You’ve seen it just about everywhere: on walls and wedding cakes, delicately painted on nails and carefully infused into dyed hair. Indeed, the gradual fading from one color or tone to another, known as ombré, has been one of the longest-running design trends that we’ve seen — so much so that we’d even argue that it’s ready to move from the realm of short-term crazes into the world of timeless classics. But where did ombré come from, and why has it become so popular in the past few years?
The term ombré, accent and all, comes from French, where it means “shaded”; the French word itself goes back to the Latin word for shade, umbra. But you could say that the transition between colors and tones that ombré is known for has always existed: it’s found just about everywhere in nature, from rainbows to sunsets, bodies of water to flowers and plants.
Yet it wasn’t until the 1800s that this use of gradual shading from one hue to another became increasingly popular. Textiles with colors that shifted from light to dark started to be produced in the mid-1800s, often by dyeing threads with graded colors that could be made by soaking different threads in indigo, for example, for different amounts of time to achieve a range of shades of blue. And thanks to the Industrial Revolution and the development of methods for the mass-production of textiles during the 19th century, the pattern spread across the globe, appearing in textiles, accessories, embroidery, wallpaper, and more.
Fast forward more than a century and ombré faded (no pun intended!) somewhat in the background in the art and design worlds. Cue the 1970s, with the emergence of digital art and artists who incorporated boldly graphic, seamless color gradients. By this point, ombré was employed in various directions: linear, radial, and axial color transitions, and they were digitally created rather than manually. And by the 1990s, color gradients became a popular way to add color and depth to designs, especially ones generated on computers (looking at you, Photoshop!).

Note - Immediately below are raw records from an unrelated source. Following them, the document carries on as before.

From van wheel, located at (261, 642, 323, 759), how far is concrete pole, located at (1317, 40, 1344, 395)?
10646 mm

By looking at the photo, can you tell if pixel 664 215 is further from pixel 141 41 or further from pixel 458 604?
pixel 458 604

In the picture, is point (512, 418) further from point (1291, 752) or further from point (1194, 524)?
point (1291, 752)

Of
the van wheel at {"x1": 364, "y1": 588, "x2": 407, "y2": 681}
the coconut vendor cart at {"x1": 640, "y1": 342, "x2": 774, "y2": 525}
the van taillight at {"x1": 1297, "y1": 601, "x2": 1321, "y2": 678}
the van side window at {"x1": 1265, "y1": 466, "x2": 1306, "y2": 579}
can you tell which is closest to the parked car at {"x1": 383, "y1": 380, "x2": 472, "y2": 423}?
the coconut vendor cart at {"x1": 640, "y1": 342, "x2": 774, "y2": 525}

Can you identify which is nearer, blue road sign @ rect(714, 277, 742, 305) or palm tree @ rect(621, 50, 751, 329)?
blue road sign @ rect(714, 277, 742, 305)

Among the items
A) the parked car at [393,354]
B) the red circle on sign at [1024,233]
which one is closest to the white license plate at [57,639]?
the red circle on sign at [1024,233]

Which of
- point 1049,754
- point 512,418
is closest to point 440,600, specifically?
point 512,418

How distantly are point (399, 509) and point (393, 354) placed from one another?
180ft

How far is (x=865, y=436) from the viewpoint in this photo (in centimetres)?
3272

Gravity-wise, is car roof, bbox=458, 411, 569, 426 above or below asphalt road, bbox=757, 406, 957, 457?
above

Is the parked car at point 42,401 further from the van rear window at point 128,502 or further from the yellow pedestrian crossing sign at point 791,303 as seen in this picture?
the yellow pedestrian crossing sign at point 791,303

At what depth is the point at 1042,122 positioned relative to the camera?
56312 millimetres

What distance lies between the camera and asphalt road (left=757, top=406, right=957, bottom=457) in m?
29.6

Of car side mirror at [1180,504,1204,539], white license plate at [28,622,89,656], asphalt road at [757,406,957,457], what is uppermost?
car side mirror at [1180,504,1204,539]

But the contemporary ombré revolution really came, you could say, when the famed late singer Aaliyah dyed her hair in a subtle, gradual fade from black at the roots to a deep auburn at the tips — what style experts noted was both eye-catching and easy to maintain. Since then, the fading of from one color to another has spread from textiles and hair to nails, furniture, food, and of course, floors.
We’ve launched a collection of ombré rugs crafted in Bhadohi, India out of a mix of wool from Sardinia and India on a cotton foundation. Woven in a super tight pile, they’re the perfect addition to just about any space. Use one to tie together different tones in a color palette or to add depth, texture, and visual interest to a monochromatic space that might otherwise be lacking. Unlike most ombré rugs, ours have a gradient which runs vertically instead of horizontally, adding an extra dose of visual interest.
We love the flexibility of these rugs because of the way they combine multiple colors or tones in a single piece that can range from moody and subdued (like our Dawn colorway, which fades from mauve-ish taupe to pale pink) to bold and fiery (take a look at the reds and oranges of our Noon rug). And because of their graphic nature, they can have a big impact, even in small doses!